• _Text shown_:
※
The following information is required when loading data:
- The path and the name of the input file, named pipe, or device.
- The name or alias of the target table.
- The format of the input source. This format can be DEL, ASC, PC/IXF, or CURSOR.
- Whether the input data is to be appended to the table, or is to replace the existing data in the table.
- A message file name, if the utility is invoked through the application programming interface (API), db2Load.
The DB2 LOAD command
Figure 3. The DB2 LOAD command
Figure 3a. The DB2 LOAD command (continued)
DB2 LOAD example
As with IMPORT, the LOAD utility requires that the structure of the tables already be established. Using the database defined in Appendix A, a typical script to LOAD comma-delimited data into a number of tables would be:
CONNECT TO Library; DELETE FROM Volume; LOAD FROM Volume.csv OF DEL INSERT INTO Volume; DELETE FROM Story; LOAD FROM Story.csv OF DEL INSERT INTO Story; DELETE FROM Volume_Title; LOAD FROM Volume_Title.csv OF DEL INSERT INTO Volume_Title; DELETE FROM Volume_Publisher; LOAD FROM Volume_Publisher.csv OF DEL INSERT INTO Volume_Publisher; DELETE FROM Author; LOAD FROM Author.csv OF DEL INSERT INTO Author; DELETE FROM Story_Title; LOAD FROM Story_Title.csv OF DEL INSERT INTO Story_Title; COMMIT; TERMINATE;
Loading data in a data partitioned environment
For more information, see the DB2 Data Movement Utilities Guide and Reference Manual (Chapter 4) and the Quick Beginnings for DB2 Servers Manual (Chapter 10)
※
• _Given records_:

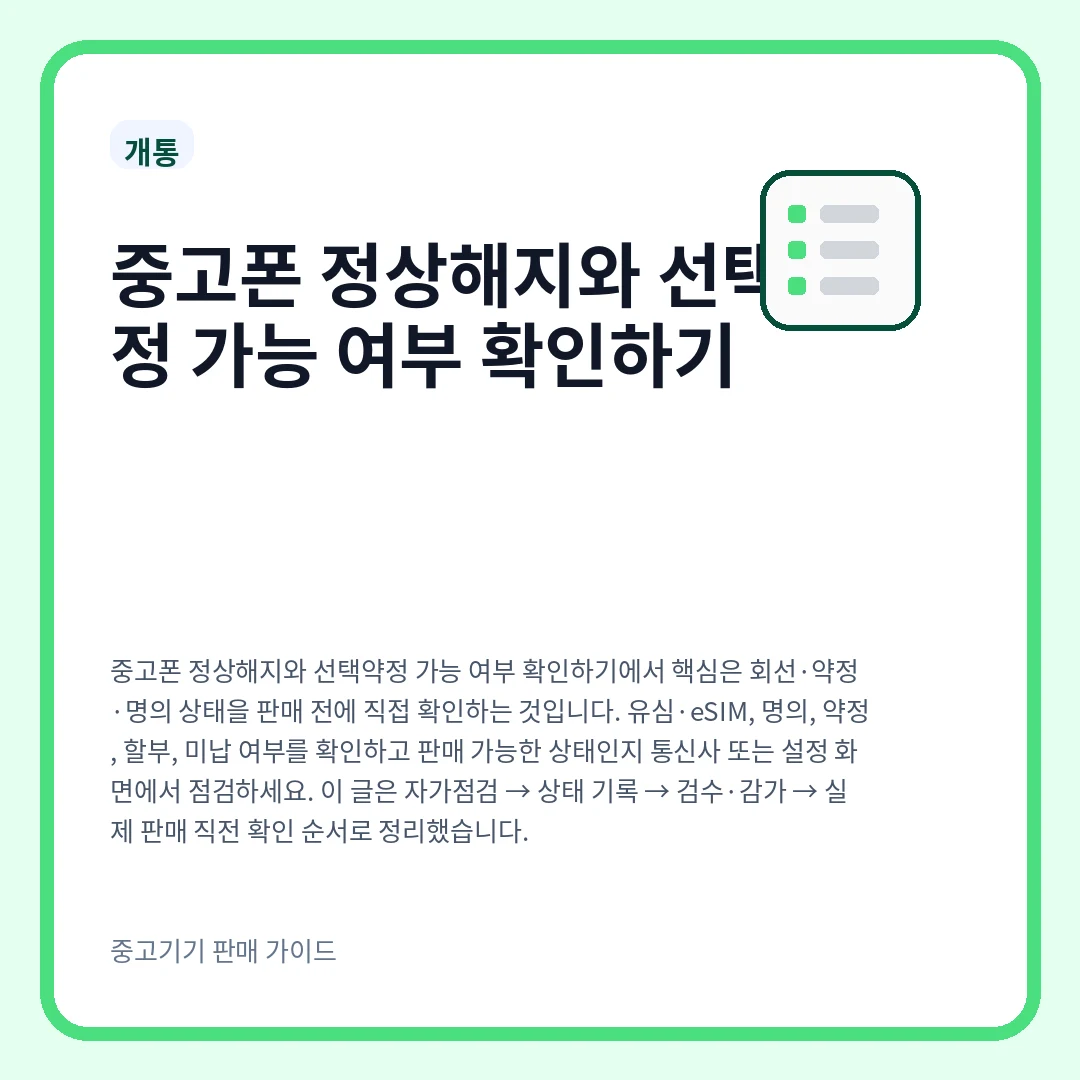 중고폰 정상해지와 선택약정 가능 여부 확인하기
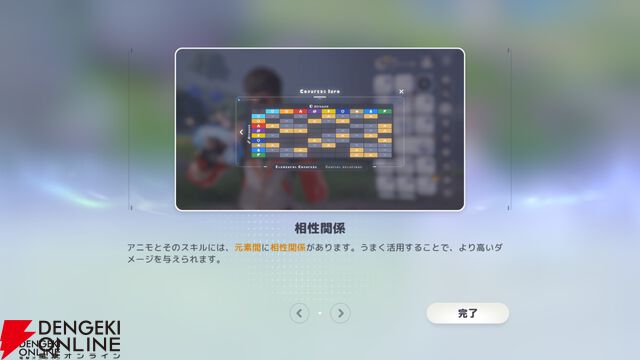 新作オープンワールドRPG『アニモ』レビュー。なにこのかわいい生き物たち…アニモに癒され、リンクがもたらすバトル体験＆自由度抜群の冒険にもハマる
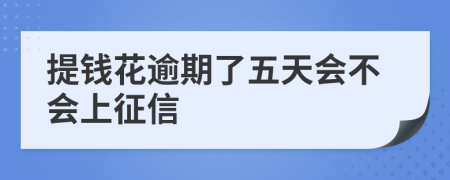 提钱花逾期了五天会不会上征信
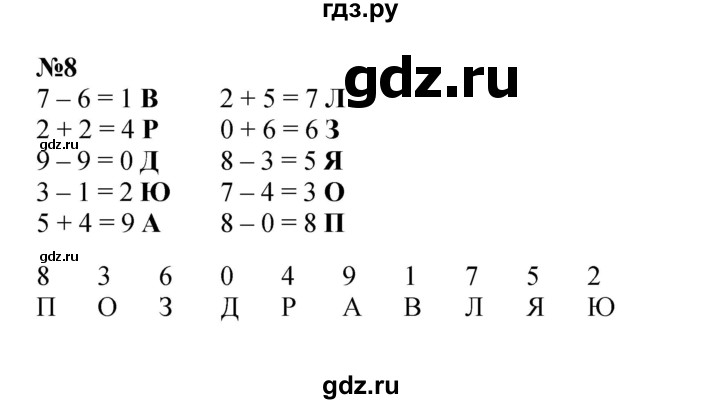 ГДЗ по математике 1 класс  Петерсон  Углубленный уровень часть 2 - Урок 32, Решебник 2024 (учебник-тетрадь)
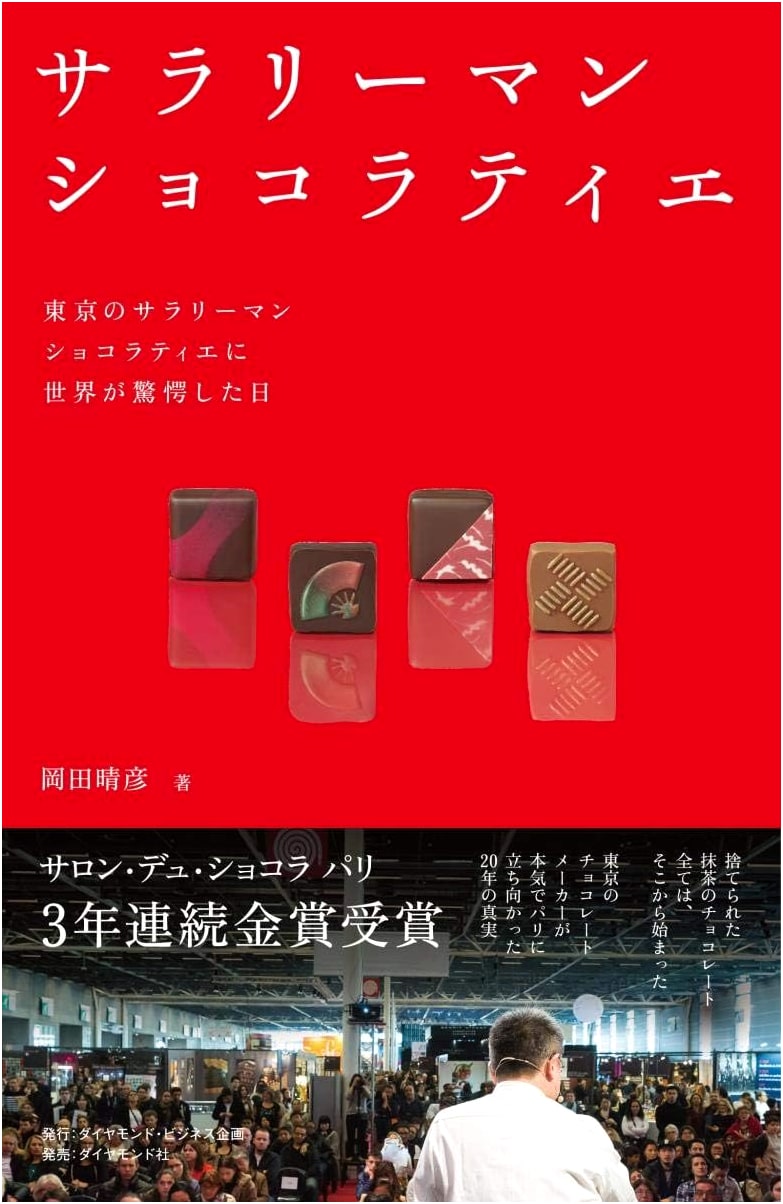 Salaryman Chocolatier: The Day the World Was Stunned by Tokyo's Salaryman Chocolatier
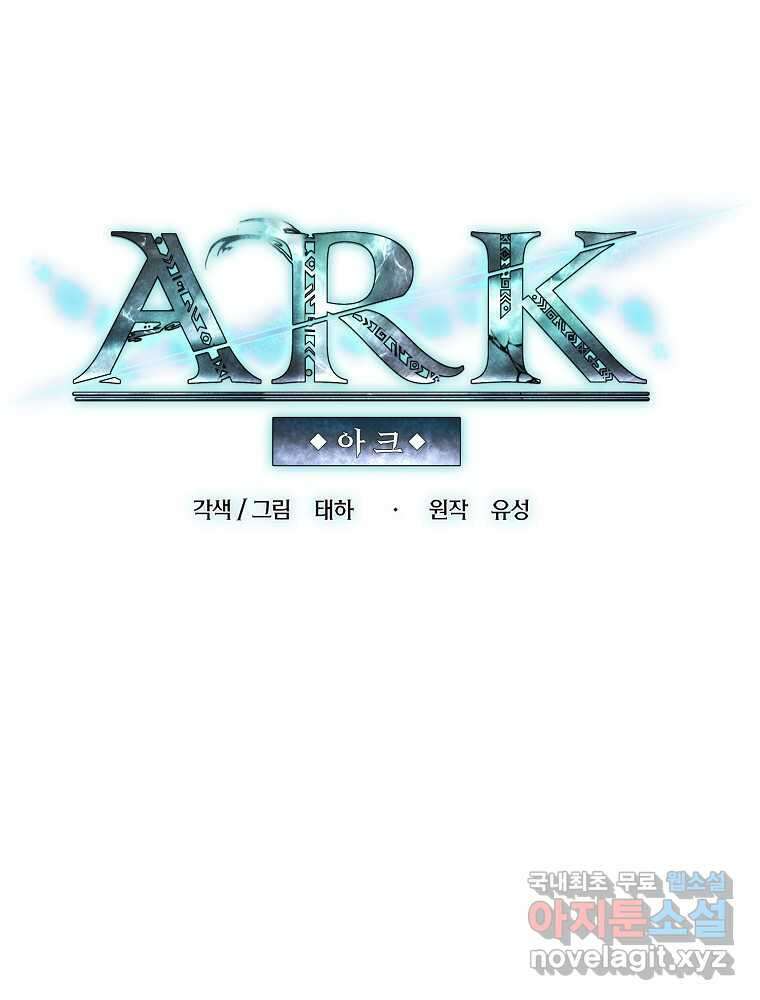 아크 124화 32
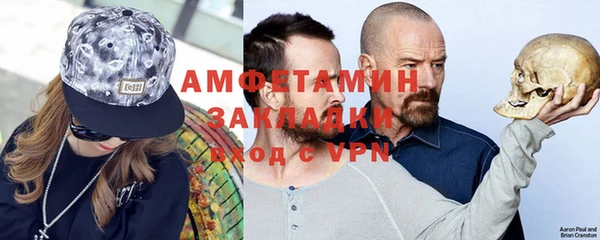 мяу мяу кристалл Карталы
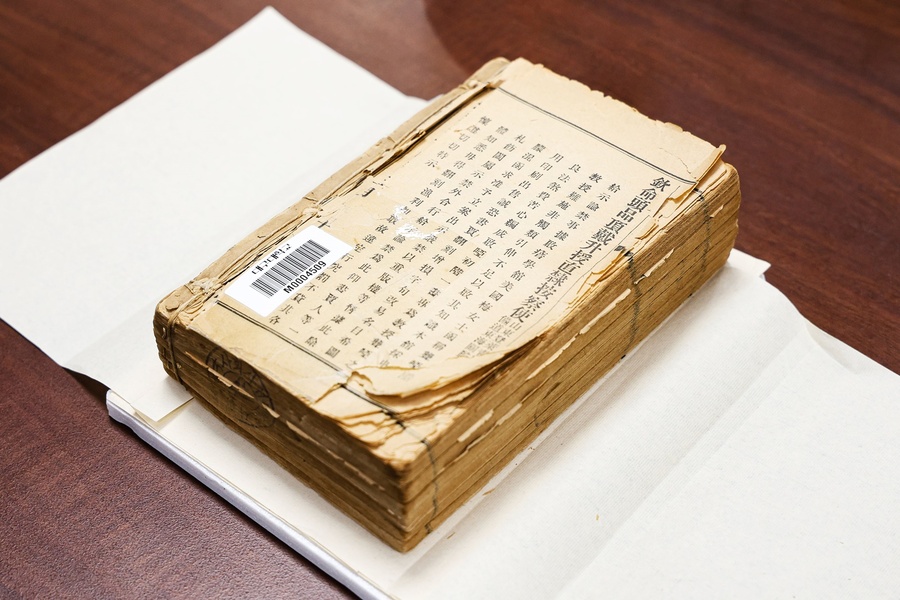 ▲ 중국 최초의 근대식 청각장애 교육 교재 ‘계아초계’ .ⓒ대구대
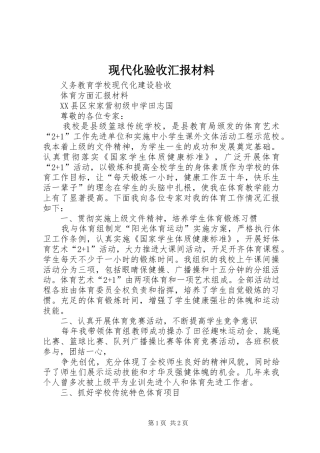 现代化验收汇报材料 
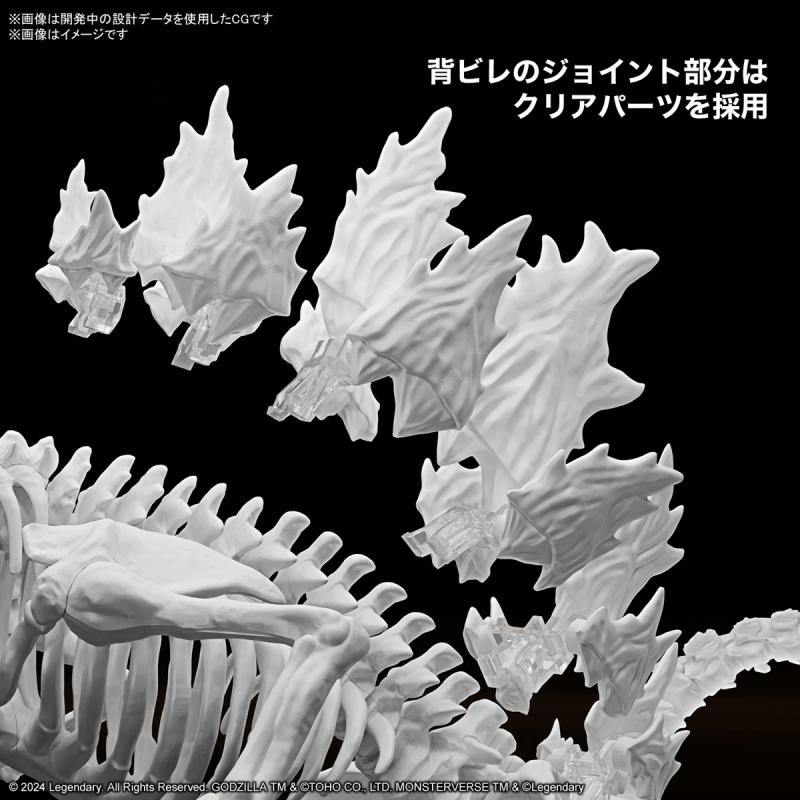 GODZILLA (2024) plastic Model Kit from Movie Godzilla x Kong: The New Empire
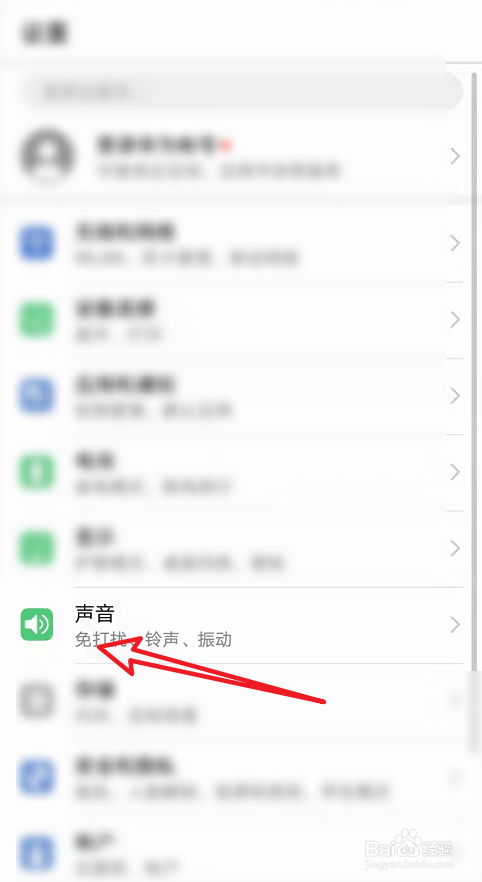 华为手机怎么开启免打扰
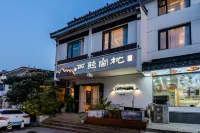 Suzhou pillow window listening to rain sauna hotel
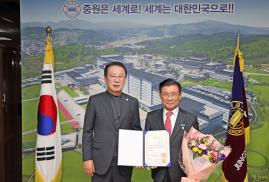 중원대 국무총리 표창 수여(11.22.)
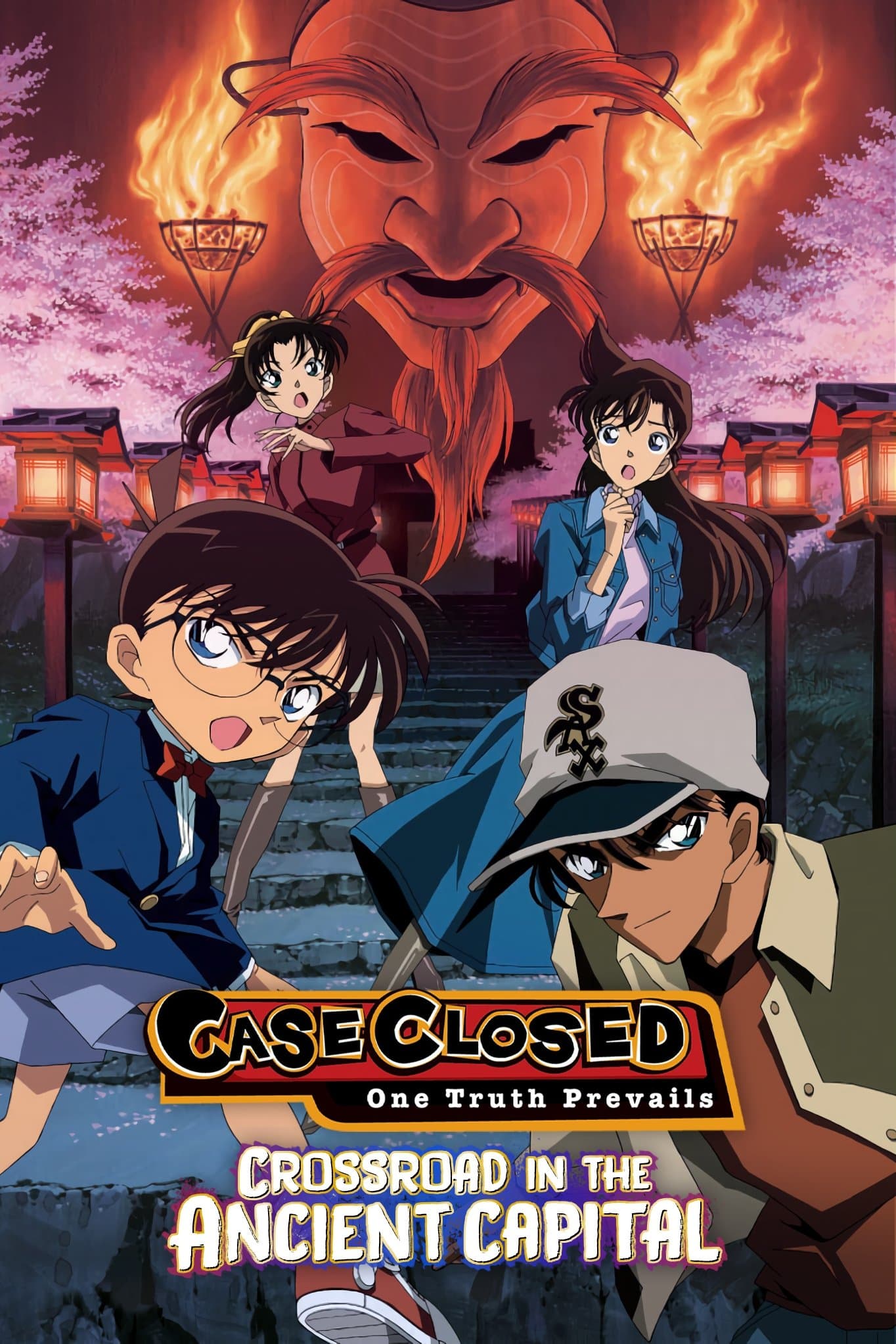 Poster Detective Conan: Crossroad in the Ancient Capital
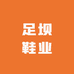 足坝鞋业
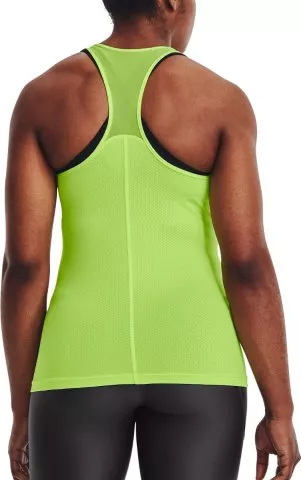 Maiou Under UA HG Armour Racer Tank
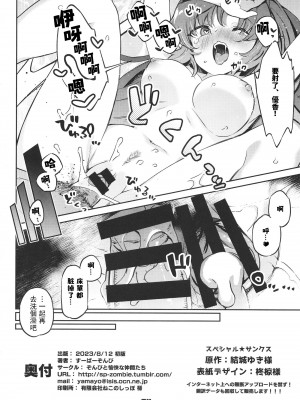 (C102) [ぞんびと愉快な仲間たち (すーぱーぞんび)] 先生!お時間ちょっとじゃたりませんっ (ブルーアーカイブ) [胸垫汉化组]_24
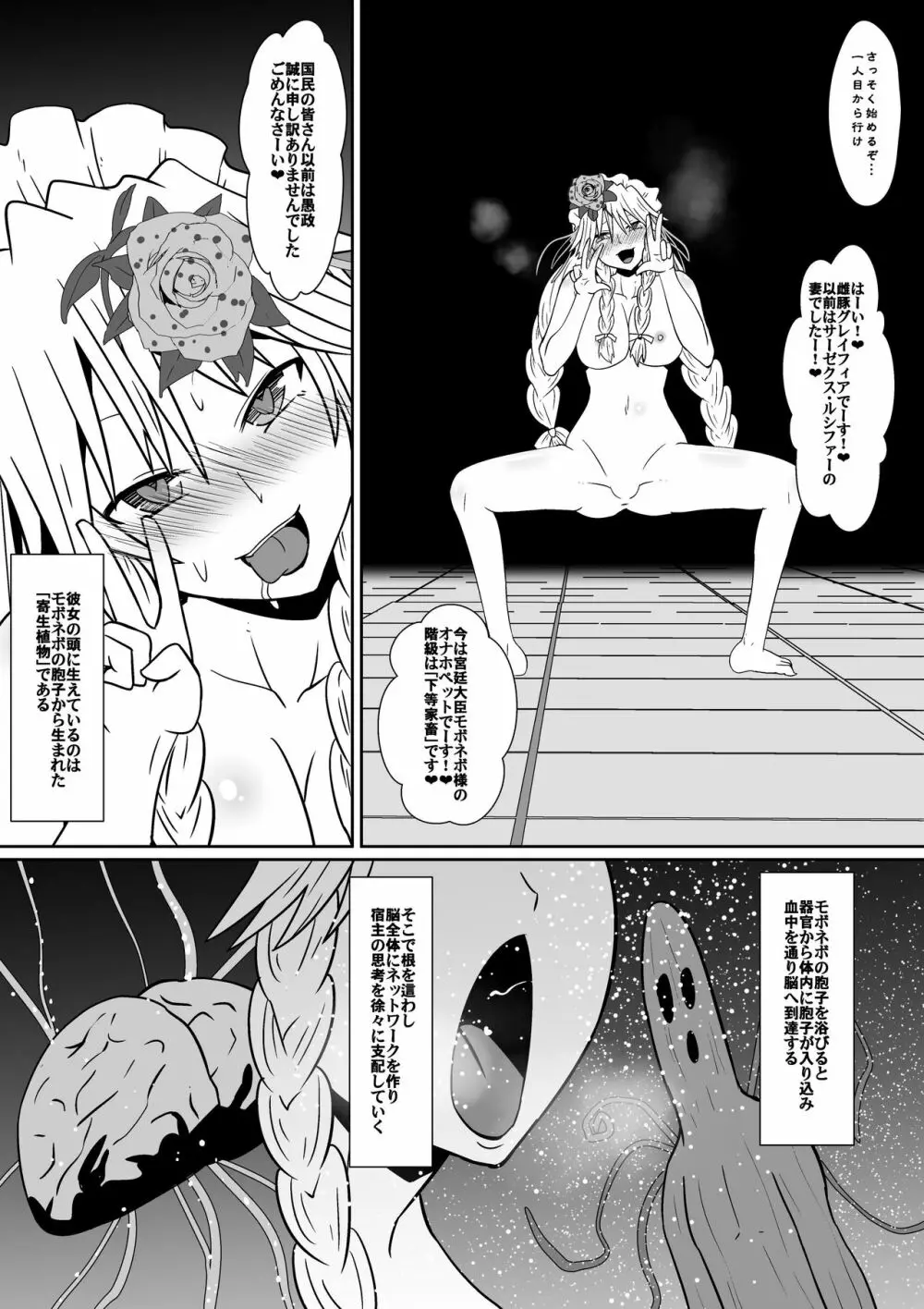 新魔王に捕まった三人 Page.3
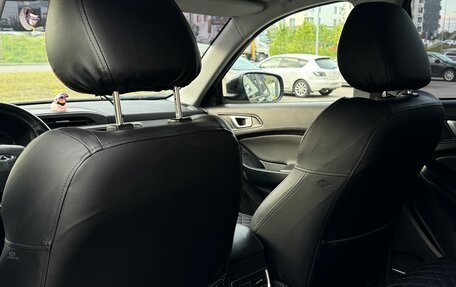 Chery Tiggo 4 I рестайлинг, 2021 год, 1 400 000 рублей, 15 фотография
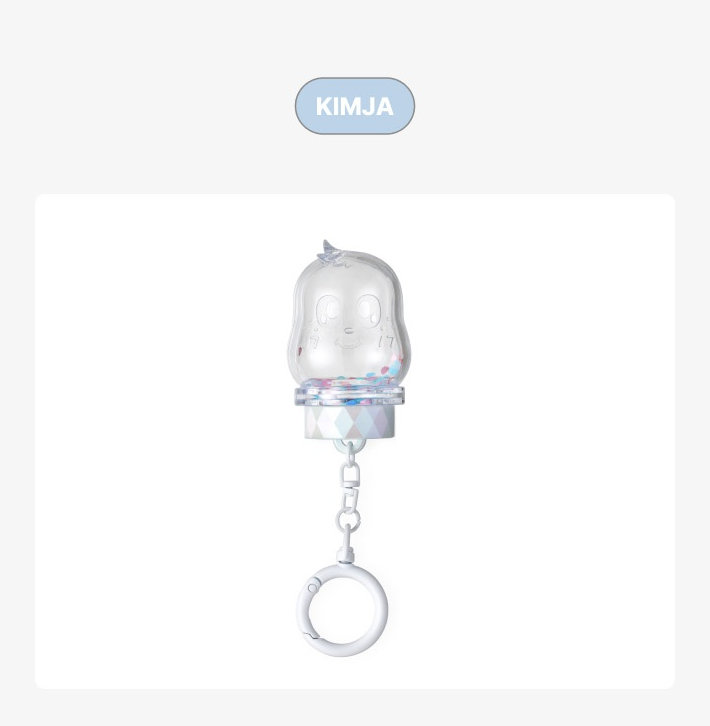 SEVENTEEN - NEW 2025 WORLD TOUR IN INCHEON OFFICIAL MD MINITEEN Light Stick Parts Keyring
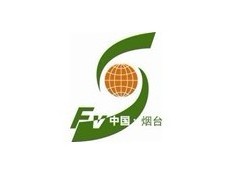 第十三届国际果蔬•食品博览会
※
• _Required work_:
(A) In the DB2 LOAD text, which formats can the input source have?
(B) Please rewrite all 21 rows in Block 1 above as a Markdown table with the columns No. and Line, leaving out any blank lines. Drop the picture markers from each line.

• _Solutions to the problems_:
(A) DEL, ASC, PC/IXF, or CURSOR.

(B)
| No. | Line |
|---|---|
| 1 |  중고폰 정상해지와 선택약정 가능 여부 확인하기 |
| 2 |  新作オープンワールドRPG『アニモ』レビュー。なにこのかわいい生き物たち…アニモに癒され、リンクがもたらすバトル体験＆自由度抜群の冒険にもハマる |
| 3 |  提钱花逾期了五天会不会上征信 |
| 4 |  ГДЗ по математике 1 класс  Петерсон  Углубленный уровень часть 2 - Урок 32, Решебник 2024 (учебник-тетрадь) |
| 5 |  Salaryman Chocolatier: The Day the World Was Stunned by Tokyo's Salaryman Chocolatier |
| 6 |  아크 124화 32 |
| 7 |  мяу мяу кристалл Карталы |
| 8 |  ▲ 중국 최초의 근대식 청각장애 교육 교재 ‘계아초계’ .ⓒ대구대 |
| 9 |  现代化验收汇报材料  |
| 10 |  GODZILLA (2024) plastic Model Kit from Movie Godzilla x Kong: The New Empire |
| 11 |  华为手机怎么开启免打扰 |
| 12 |  Suzhou pillow window listening to rain sauna hotel |
| 13 |  중원대 국무총리 표창 수여(11.22.) |
| 14 |  Poster Detective Conan: Crossroad in the Ancient Capital |
| 15 |  足坝鞋业 |
| 16 |  Maiou Under UA HG Armour Racer Tank |
| 17 |  (C102) [ぞんびと愉快な仲間たち (すーぱーぞんび)] 先生!お時間ちょっとじゃたりませんっ (ブルーアーカイブ) [胸垫汉化组]_24 |
| 18 |  新魔王に捕まった三人 Page.3 |
| 19 |  Chery Tiggo 4 I рестайлинг, 2021 год, 1 400 000 рублей, 15 фотография |
| 20 |  SEVENTEEN - NEW 2025 WORLD TOUR IN INCHEON OFFICIAL MD MINITEEN Light Stick Parts Keyring |
| 21 |  第十三届国际果蔬•食品博览会 |